Eddie était rentré hébété.
Il avait du mal à comprendre ce qu'il venait d'apprendre. Il n'était peut-être pas très bon en maths mais il savait encore compter et le calcul était sans appel. Si Shannon était bien la mère de Christopher alors il y avait une chance sur deux pour qu'il soit son père.
Il se recroquevilla sur le canapé en tirant sur ses cheveux.
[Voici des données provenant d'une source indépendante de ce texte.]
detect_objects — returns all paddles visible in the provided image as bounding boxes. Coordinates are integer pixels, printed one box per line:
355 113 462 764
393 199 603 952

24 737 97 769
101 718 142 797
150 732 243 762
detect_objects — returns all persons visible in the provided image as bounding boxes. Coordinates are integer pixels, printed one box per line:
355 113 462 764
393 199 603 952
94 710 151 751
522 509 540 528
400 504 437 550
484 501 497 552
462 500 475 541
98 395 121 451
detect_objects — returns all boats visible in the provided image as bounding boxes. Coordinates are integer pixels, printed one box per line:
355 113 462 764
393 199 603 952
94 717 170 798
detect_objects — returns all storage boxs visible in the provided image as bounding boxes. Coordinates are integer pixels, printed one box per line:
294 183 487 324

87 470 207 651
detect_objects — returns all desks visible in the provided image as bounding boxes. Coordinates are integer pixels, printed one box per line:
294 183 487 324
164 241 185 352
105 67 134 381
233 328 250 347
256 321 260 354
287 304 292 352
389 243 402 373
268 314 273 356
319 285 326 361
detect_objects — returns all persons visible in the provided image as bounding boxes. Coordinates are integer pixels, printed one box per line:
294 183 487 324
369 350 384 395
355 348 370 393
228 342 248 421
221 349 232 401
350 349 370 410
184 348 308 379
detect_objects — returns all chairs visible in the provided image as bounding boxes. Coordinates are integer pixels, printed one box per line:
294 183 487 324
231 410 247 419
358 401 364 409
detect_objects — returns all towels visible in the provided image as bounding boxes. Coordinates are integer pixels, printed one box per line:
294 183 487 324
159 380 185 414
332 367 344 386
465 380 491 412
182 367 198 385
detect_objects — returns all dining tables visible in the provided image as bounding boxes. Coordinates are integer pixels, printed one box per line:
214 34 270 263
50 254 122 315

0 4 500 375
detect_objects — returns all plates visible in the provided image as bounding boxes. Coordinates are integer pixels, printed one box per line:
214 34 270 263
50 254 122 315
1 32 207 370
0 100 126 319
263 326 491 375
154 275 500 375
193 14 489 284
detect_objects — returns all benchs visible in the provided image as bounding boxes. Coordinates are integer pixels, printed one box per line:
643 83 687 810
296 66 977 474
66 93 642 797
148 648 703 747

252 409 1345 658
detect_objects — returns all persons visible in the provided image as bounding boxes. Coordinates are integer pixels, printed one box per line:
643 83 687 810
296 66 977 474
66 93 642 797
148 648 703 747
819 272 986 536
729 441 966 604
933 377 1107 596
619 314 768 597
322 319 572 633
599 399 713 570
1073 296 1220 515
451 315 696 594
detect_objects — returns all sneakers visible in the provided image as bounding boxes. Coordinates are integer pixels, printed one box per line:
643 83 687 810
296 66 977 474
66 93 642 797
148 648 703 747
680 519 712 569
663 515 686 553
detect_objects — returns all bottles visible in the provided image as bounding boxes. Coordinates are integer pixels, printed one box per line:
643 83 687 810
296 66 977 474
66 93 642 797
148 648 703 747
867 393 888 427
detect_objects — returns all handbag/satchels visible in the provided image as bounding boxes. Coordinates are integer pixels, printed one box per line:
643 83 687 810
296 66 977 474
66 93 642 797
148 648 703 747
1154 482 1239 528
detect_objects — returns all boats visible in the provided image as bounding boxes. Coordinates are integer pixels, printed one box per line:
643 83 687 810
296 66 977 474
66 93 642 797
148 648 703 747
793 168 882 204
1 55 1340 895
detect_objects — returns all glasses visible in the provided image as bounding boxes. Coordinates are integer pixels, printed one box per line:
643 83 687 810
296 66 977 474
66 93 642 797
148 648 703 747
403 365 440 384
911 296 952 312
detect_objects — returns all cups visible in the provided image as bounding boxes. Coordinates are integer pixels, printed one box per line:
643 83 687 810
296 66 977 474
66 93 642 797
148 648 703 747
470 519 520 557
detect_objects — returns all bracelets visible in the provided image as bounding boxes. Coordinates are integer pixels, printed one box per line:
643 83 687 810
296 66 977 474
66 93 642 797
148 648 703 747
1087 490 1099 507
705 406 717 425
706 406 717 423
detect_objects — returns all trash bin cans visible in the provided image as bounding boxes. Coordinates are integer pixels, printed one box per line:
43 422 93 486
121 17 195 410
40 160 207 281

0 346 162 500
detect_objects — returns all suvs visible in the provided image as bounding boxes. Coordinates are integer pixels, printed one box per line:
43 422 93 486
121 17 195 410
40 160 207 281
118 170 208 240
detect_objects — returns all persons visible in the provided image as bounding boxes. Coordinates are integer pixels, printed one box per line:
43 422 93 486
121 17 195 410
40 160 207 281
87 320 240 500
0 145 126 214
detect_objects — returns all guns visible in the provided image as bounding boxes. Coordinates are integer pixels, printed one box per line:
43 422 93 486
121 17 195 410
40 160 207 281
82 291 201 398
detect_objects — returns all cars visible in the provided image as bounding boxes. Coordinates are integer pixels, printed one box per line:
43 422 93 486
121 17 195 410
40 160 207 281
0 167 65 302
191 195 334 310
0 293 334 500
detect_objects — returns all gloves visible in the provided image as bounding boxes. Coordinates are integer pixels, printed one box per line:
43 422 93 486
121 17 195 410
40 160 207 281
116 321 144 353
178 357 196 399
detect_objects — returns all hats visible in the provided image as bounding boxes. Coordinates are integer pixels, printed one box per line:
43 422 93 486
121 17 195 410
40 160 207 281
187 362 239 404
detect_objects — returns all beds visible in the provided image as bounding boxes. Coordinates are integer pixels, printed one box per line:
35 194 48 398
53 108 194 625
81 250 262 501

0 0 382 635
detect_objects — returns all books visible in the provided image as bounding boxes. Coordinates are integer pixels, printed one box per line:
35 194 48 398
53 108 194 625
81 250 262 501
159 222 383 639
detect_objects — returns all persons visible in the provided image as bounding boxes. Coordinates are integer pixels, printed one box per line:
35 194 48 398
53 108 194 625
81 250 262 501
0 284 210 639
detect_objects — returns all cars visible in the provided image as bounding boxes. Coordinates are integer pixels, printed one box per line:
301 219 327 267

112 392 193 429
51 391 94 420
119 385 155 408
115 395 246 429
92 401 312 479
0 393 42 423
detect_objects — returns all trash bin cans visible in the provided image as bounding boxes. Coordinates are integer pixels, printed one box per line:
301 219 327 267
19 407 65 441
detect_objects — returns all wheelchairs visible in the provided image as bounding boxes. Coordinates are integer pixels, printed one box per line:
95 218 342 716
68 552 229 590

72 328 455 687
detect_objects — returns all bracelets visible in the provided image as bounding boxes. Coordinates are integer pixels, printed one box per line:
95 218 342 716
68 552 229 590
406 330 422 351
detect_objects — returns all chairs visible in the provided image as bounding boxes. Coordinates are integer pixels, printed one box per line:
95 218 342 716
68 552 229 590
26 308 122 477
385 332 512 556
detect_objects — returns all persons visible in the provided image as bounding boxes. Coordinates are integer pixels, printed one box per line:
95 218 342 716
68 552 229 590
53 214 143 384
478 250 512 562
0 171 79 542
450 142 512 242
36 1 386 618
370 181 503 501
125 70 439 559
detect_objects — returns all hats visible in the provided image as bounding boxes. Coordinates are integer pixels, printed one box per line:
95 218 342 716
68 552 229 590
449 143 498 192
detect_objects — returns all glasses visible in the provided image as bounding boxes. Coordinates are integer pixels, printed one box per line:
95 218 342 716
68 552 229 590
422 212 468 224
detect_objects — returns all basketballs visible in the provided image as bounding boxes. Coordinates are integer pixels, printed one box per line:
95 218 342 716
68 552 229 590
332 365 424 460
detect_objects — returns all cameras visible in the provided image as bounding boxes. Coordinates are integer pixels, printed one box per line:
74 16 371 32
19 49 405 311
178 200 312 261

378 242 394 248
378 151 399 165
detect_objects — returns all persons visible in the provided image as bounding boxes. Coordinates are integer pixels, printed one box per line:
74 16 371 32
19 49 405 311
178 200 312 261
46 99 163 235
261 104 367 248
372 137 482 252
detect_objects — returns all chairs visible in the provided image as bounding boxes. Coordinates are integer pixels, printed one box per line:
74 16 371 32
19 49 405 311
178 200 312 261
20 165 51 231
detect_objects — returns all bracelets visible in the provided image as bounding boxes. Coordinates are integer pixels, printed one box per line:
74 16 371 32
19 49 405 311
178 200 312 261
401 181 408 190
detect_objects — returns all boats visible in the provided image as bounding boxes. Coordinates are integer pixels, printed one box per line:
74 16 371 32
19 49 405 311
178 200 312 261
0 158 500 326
Shannon était morte par sa faute. Et maintenant, Christopher était en passe de perdre celui qu'il considérait comme son père. Eddie était fou de douleur à l'idée que cet homme ait endossé son rôle, mais en même temps il se trouvait pathétique de ressentir ses sentiments égoïstes, alors qu'il avait de grandes chances de ne pas survivre à son accident.
Il savait qu'il devait dormir mais Buck était de garde et il était le seul avec lequel il pouvait parler de tout ça. Ses collègues ne prendraient jamais son parti, et sa famille déclencherait une guerre de tranchée pour qu'il en obtienne la garde, ce qui serait néfaste pour Christopher.
Buck trouverait une solution pour l'aider.
Il se redressa lorsqu'il entendit sa voiture se garer dans l'allée. Buck ouvrit enfin la porte et laissa son sac tomber près sur le sol.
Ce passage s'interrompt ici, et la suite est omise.